Dans son dernier roman déjà sélectionné pour le « Prix Jean Monnet de littérature européenne », l’écrivain serbe Dragan Velikić nous entraîne à la recherche de la mémoire, celle du « cahier volé » où la mère du narrateur notait le nom des hôtels lors de ses errances à travers l’Istrie. Mais au-delà de l’histoire de son pays, c’est sur sa propre vocation d’écrivain que s’interroge l’auteur.

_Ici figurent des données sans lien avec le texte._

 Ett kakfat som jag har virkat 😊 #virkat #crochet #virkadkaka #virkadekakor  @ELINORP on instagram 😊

On pourrait lire ce roman comme une tentative brillante de raconter l’histoire de l’ex-Yougoslavie, avec ses guerres, le découpage de ses frontières, le périple de ses habitants ballottés entre l’Italie de Trieste, la Serbie de Belgrade, la Grèce de Thessalonique, la Croatie de Pula et bien d’autres de ces chemins empruntés par des familles juives errantes pour fuir la haine. Il n’est pas facile de se construire une identité quand les contingences vous obligent à l’itinérance.

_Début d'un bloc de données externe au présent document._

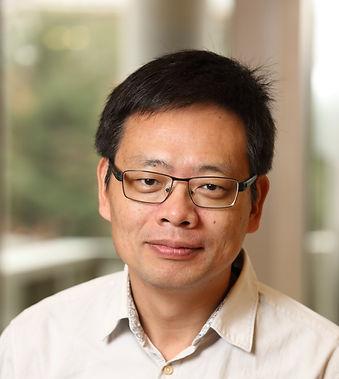 Wu headshot_edited.jpg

Très vite, le lecteur se perd, tout comme le narrateur, dans les méandres de la mémoire : le propos est moins de rendre compte de la chronologie des évènements que d’analyser la superposition du présent et du passé dans nos souvenirs, de chercher à déchiffrer ces temporalités qui se rejoignent et se confondent pour engendrer ce que l’on nomme « imagination », et d’interroger avec brio la question de la créativité littéraire.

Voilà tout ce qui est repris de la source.